Sigh:
Rosa Parks, a seamstress from Montgomery, Alabama, who would not give up her bus seat to a white man in 1955, died Monday at the age of 92. Historians mark the date of her quiet-but-revolutionary act as the start of the modern civil rights movement in the United States.
There are those who try to denigrate Parks's legacy by claiming she and others "staged" her bus protest. But even if so, so what? Some wars are worth fighting by any means, and ending Jim Crow was one of them.
So long, Rosa, and - well fought.
Staged? So she was in a conspiracy with the bus driver, at least some of the white passengers who got on after her and virtually every black in the South to spark a major meltdown in Jim Crow?
That's much more impressive then the official story. I suppose Bull Connor was in on it too.
NPR had a story on this about ten years ago. She was hand-picked by civil rights activitists to be the poster child. In my mind, that makes her even more of a hero than the original story of a poor helpless woman who just snapped at the spur of the moment. She went in with a plan to fight to win, and it worked.
At least, according to NPR.
I have no idea whether the event was staged, but it really makes no difference. The important thing was what flowed from it - Columbus was certainly not the first to discover the New World, but it was his voyage that launched the voyages of missions, exploration, and commerce that changed the world. Rosa Parks' actions didn't change the world to the same degree as Columbus', but her actions had a huge impact on the most influential culture on the planet - an impact that rippled through most other cultures, too. That matters.
Jackie Robinson was hand-picked to break the color line in baseball. When a battle is difficult and important it's smart to plan it out in advance to ensure the best chance of victory. Nothing wrong with that.

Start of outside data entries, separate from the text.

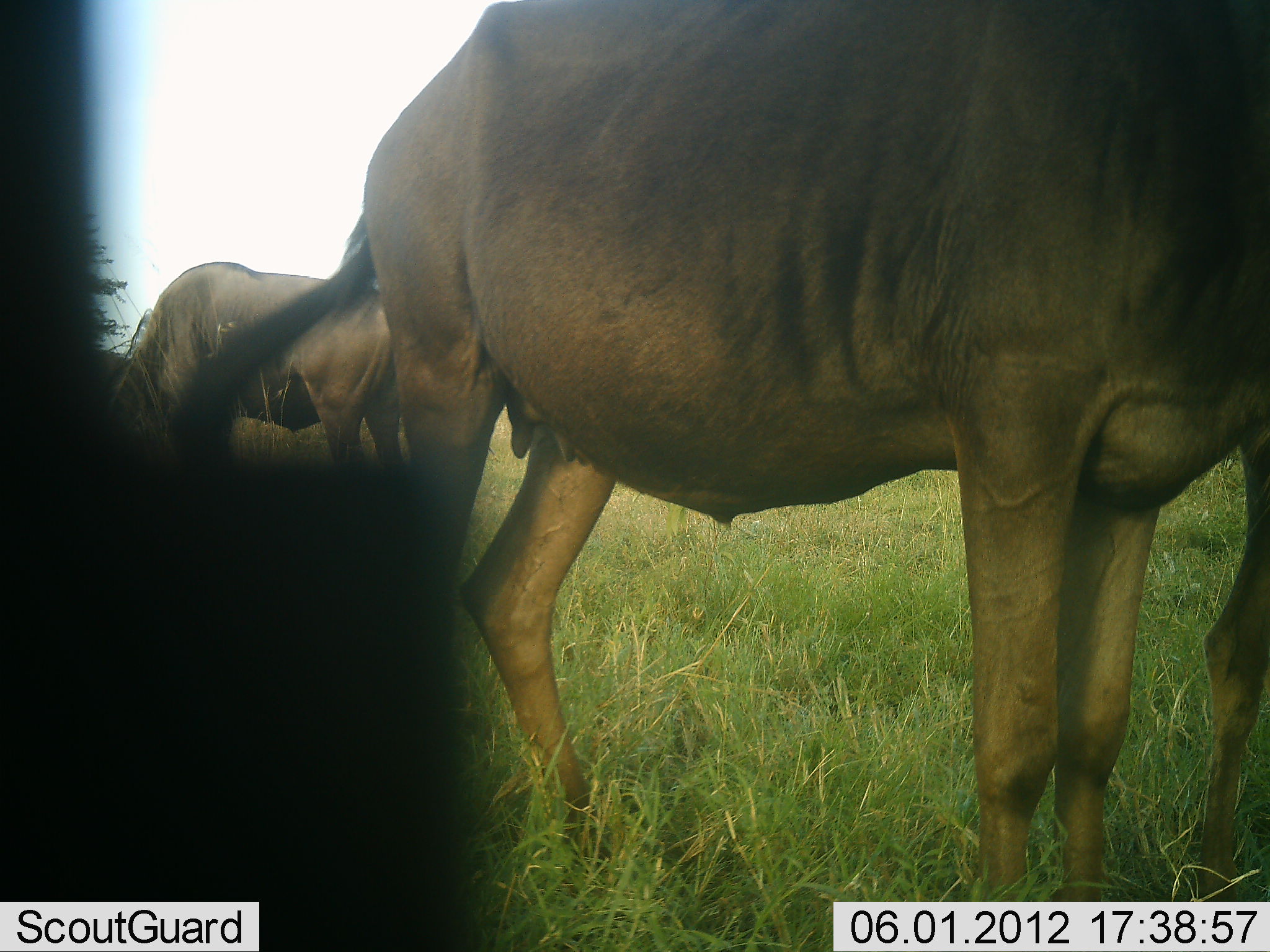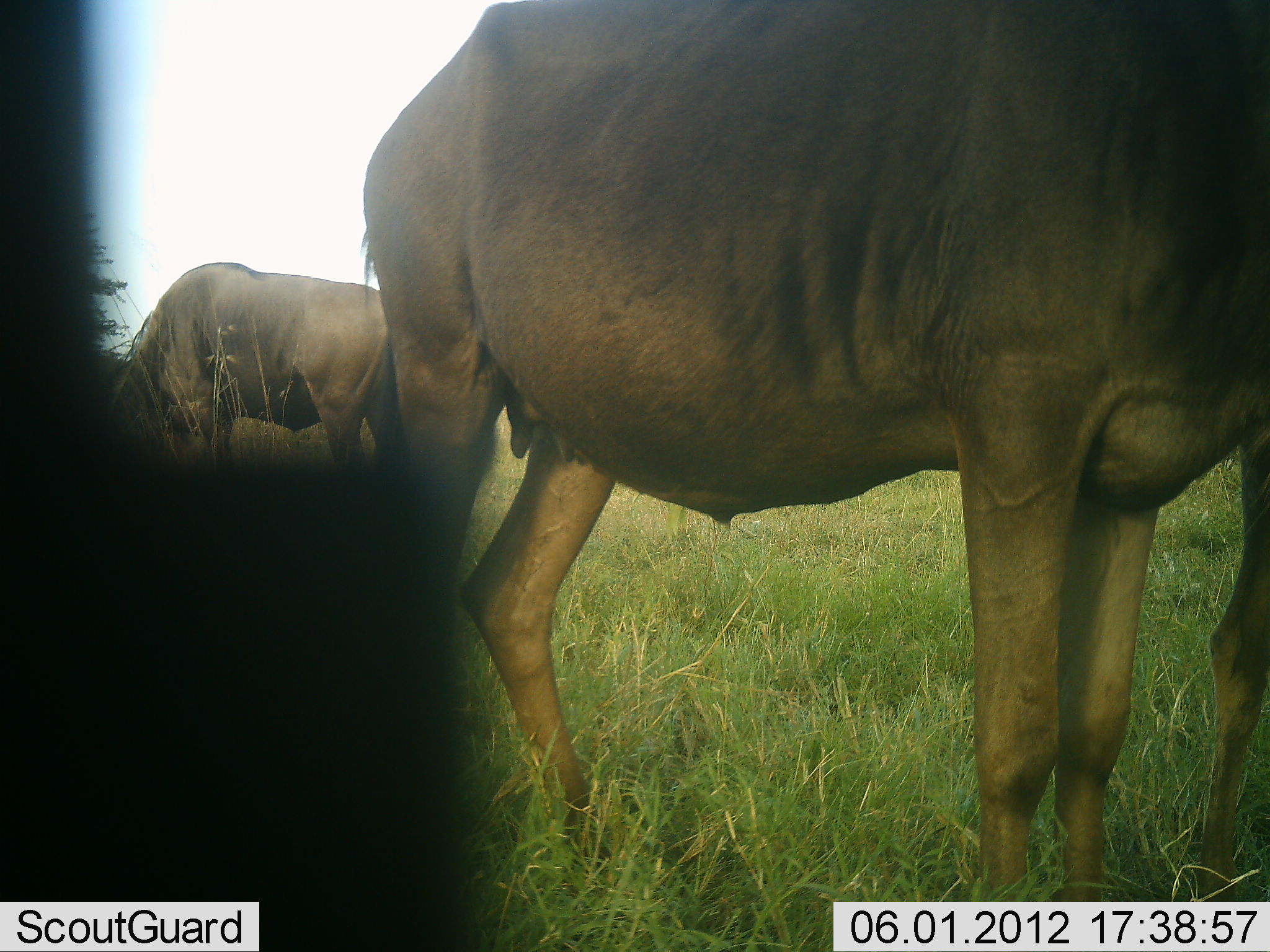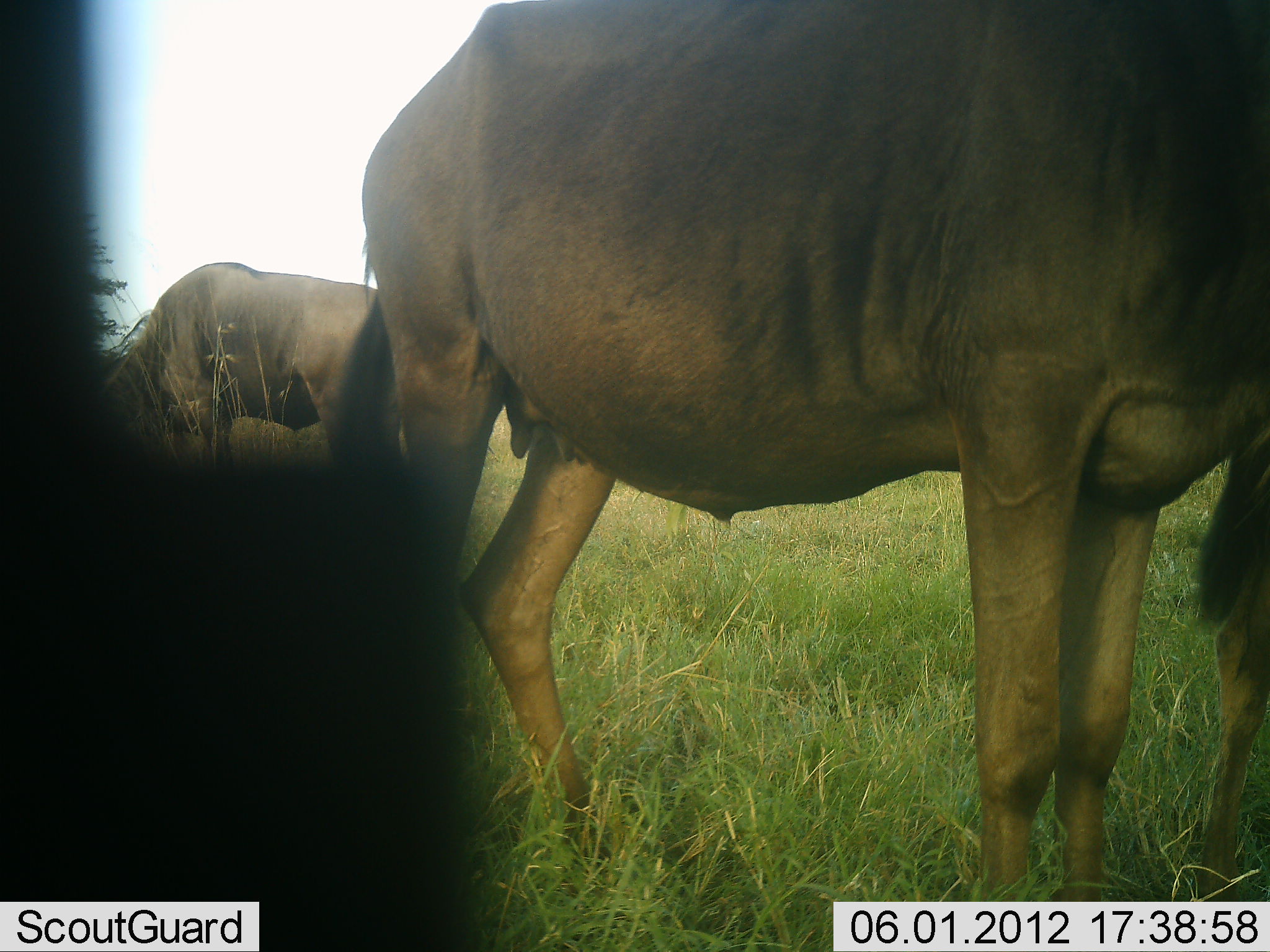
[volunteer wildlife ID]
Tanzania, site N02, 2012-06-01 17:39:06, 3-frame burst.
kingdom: Animalia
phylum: Chordata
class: Mammalia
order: Artiodactyla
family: Bovidae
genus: Connochaetes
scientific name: Connochaetes taurinus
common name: blue wildebeest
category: wildebeest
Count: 3.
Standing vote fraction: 40%.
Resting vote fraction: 20%.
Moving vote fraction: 10%.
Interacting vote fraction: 0%.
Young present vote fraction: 0%.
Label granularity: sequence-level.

The first bus boycotts were in Baton Rouge LA in 1953. The real pioneer was Martha White, her name has been forgotten by history.
Picked or not, the greatness of Rosa Parks also comes from how she conducted herself after the event. She was never crass or opportunistic. She was dignified, and the civil rights movement succeeded because it was always about dignity.
It is a good thing that her mother did not abort her. That would have been wrong. -- BIll Bennett
Let's not forget that Rosa Parks wouldn't have acheived anything without the rulings of the much maligned (by the right) Warren court of "activist" judges.